COPY ID FROM ABOVE OUTPUT "_id":"_g1qMpYBhtVSA9-yauE0" FOR NEXT QUERIES

Select All
curl -X GET 'http://localhost:9200/ramayana_characters/_search?pretty'

OUTPUT

{
  "took" : 154,
  "timed_out" : false,
  "_shards" : {
    "total" : 1,
    "successful" : 1,
    "skipped" : 0,
    "failed" : 0
  },
  "hits" : {
    "total" : {
      "value" : 1,
      "relation" : "eq"
    },
    "max_score" : 1.0,
    "hits" : [
      {
        "_index" : "ramayana_characters",
        "_id" : "_g1qMpYBhtVSA9-yauE0",
        "_score" : 1.0,
        "_source" : {
          "name" : "Rama",
          "description" : "Hero of the Ramayana, seventh avatar of Vishnu."
        }
      }
    ]
  }
}
Select by ID

Replace the ID from the previous OUTPUTS

export DOC_ID=_g1qMpYBhtVSA9-yauE0;
curl -X GET "http://localhost:9200/ramayana_characters/_doc/${DOC_ID}?pretty"

OUTPUT

{
  "_index" : "ramayana_characters",
  "_id" : "_g1qMpYBhtVSA9-yauE0",
  "_version" : 2,
  "_seq_no" : 1,
  "_primary_term" : 1,
  "found" : true,
  "_source" : {
    "name" : "Raama",
    "description" : "Hero of the Ramayana, seventh avatar of Vishnu."
  }
}
Update Document
curl -X POST "http://localhost:9200/ramayana_characters/_update/${DOC_ID}?pretty" -H "Content-Type: application/json" -d '
{
  "doc": {
    "name": "Raama"
  }
}'

OUTPUT

{
  "_index" : "ramayana_characters",
  "_id" : "_g1qMpYBhtVSA9-yauE0",
  "_version" : 2,
  "result" : "noop",
  "_shards" : {
    "total" : 0,
    "successful" : 0,
    "failed" : 0
  },
  "_seq_no" : 1,
  "_primary_term" : 1
}

Try the GET call again to see the updated value.

Delete Document
curl -X DELETE "http://localhost:9200/ramayana_characters/_doc/${DOC_ID}?pretty"

OUTPUT

{
  "_index" : "ramayana_characters",
  "_id" : "_g1qMpYBhtVSA9-yauE0",
  "_version" : 3,
  "result" : "deleted",
  "_shards" : {
    "total" : 2,
    "successful" : 1,
    "failed" : 0
  },
  "_seq_no" : 2,
  "_primary_term" : 1
}

Homework

Deploy & Explore

Run the Docker Compose setup and use curl commands to explore APIs (nodes, health, indices). This builds confidence.

Create & Query

Create a simple index, insert documents, and run basic queries (_search, get by ID). Understand JSON structure.

Understand Mappings

Compare behavior with and without mappings to grasp how Elasticsearch treats data.

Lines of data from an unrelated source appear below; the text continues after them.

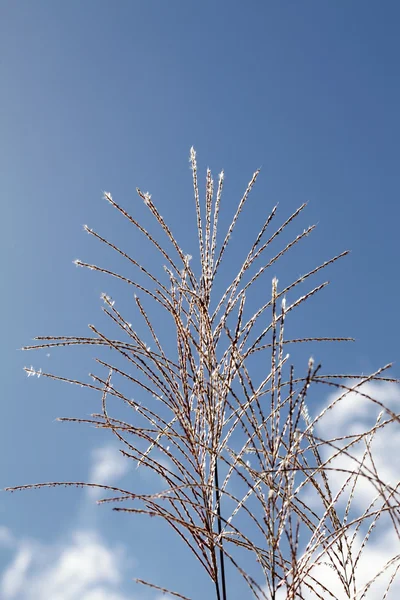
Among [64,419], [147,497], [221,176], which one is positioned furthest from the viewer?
[221,176]

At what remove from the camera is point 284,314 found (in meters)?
1.69

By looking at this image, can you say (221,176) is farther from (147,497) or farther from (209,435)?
(147,497)

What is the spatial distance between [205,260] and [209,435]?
525 millimetres

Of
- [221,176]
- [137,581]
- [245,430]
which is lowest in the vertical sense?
[137,581]

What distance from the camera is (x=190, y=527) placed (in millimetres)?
1706

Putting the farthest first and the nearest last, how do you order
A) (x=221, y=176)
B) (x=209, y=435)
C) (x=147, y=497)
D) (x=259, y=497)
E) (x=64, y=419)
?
(x=221, y=176) → (x=64, y=419) → (x=209, y=435) → (x=259, y=497) → (x=147, y=497)

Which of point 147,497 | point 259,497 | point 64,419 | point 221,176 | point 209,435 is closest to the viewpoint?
point 147,497

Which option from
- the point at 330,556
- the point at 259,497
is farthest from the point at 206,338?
the point at 330,556

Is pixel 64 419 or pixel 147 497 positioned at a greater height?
pixel 64 419

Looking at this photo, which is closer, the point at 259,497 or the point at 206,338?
the point at 259,497

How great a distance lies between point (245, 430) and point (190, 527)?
0.29 m

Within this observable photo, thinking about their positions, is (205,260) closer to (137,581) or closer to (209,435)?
(209,435)

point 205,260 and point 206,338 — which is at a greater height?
point 205,260

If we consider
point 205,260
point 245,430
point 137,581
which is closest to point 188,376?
point 245,430
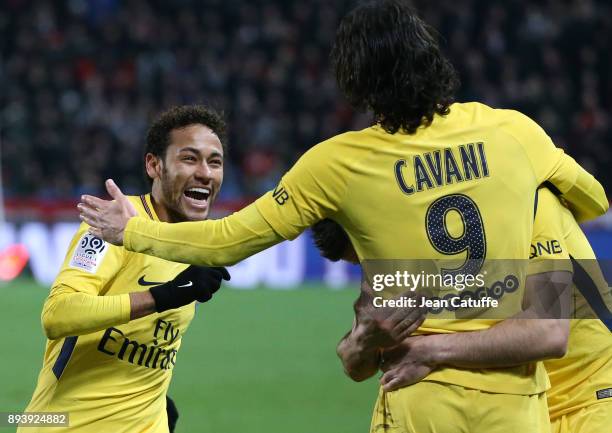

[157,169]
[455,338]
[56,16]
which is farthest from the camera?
[56,16]

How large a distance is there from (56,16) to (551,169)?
19.9 meters

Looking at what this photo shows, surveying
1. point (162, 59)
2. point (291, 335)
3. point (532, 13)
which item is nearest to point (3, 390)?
point (291, 335)

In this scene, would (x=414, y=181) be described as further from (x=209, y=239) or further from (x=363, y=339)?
(x=209, y=239)

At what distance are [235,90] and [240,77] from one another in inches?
13.4

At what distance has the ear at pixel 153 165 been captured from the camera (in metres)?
4.88

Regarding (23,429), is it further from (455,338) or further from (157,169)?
(455,338)

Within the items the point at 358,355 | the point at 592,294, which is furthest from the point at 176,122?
the point at 592,294

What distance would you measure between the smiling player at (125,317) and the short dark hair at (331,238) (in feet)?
1.96

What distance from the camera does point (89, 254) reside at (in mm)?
4156

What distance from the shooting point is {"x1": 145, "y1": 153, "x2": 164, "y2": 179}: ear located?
4883mm

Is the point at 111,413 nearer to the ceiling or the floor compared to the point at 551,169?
nearer to the floor

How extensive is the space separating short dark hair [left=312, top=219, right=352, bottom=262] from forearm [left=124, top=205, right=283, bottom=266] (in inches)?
11.8

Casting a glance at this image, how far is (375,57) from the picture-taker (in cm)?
328

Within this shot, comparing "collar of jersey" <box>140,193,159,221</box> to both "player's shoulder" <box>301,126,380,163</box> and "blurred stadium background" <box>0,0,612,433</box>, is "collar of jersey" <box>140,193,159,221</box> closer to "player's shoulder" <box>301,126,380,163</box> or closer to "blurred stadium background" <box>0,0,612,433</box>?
"player's shoulder" <box>301,126,380,163</box>
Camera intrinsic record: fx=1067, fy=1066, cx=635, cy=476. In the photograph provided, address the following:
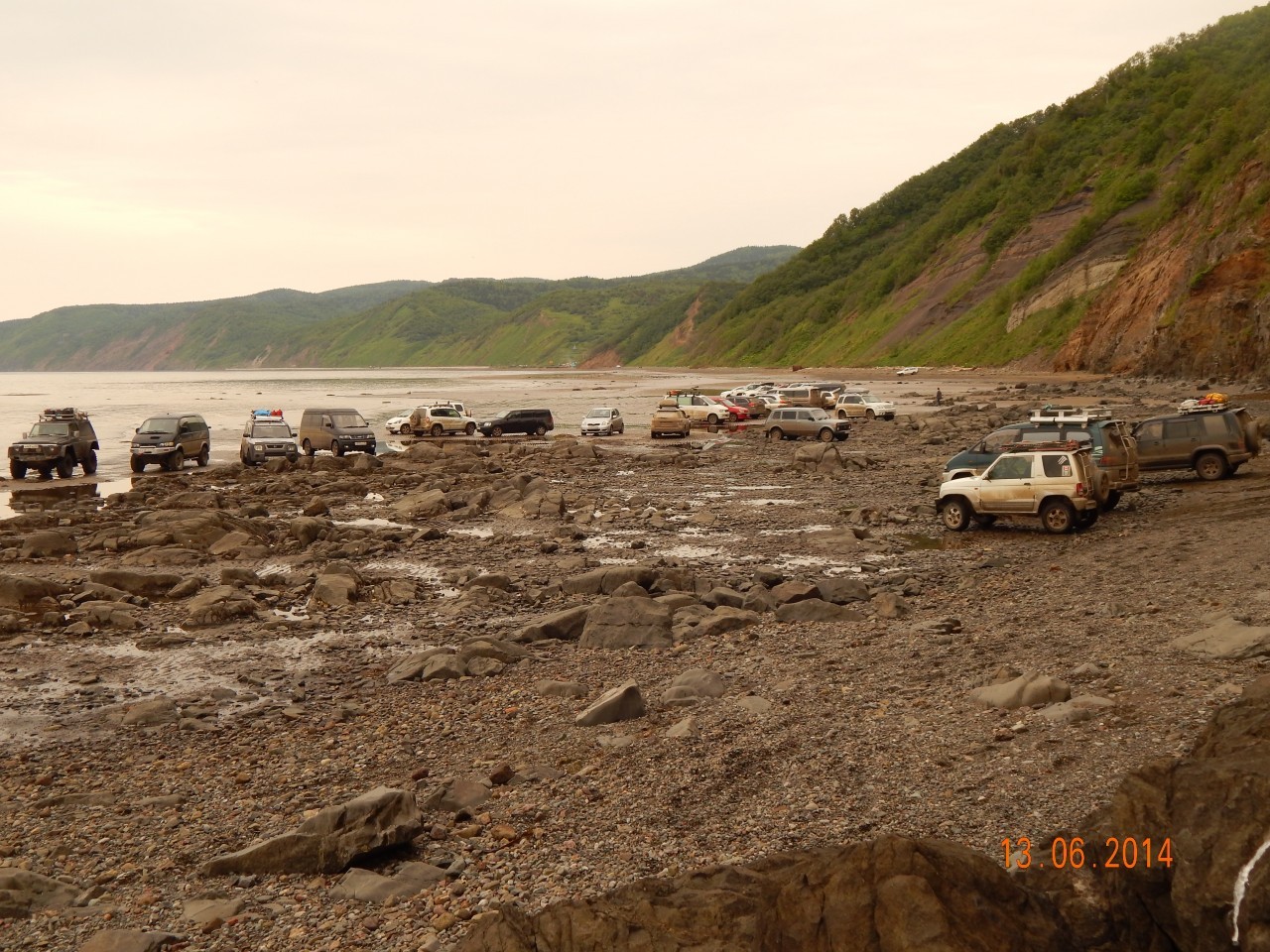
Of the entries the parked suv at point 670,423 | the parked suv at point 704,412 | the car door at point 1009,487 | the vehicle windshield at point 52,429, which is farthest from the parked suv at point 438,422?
the car door at point 1009,487

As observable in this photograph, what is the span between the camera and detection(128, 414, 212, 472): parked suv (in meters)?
43.7

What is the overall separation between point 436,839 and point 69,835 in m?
3.49

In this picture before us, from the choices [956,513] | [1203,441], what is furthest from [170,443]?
[1203,441]

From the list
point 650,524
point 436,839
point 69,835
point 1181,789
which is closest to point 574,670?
point 436,839

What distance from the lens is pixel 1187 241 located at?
74250mm

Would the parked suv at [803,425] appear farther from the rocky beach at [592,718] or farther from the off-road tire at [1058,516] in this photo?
the off-road tire at [1058,516]

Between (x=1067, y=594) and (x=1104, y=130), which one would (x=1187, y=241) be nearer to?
(x=1104, y=130)

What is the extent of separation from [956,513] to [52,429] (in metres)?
36.2

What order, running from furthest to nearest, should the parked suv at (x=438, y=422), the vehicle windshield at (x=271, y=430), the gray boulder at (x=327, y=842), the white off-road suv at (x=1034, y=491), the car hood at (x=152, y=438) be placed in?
the parked suv at (x=438, y=422) < the vehicle windshield at (x=271, y=430) < the car hood at (x=152, y=438) < the white off-road suv at (x=1034, y=491) < the gray boulder at (x=327, y=842)

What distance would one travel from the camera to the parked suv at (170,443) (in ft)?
143

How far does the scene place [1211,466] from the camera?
28.1 m

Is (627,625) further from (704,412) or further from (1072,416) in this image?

Check the Cluster Health, it turns yellow

Investigate the reason behind the yellow status of a cluster after creating the first index. Understand the concept of primary shards and replica shards.

Conclusion

With this setup, you can quickly spin up a single-node Elasticsearch and Kibana stack for development or learning purposes, and start exploring powerful search and analytics capabilities using RESTful APIs.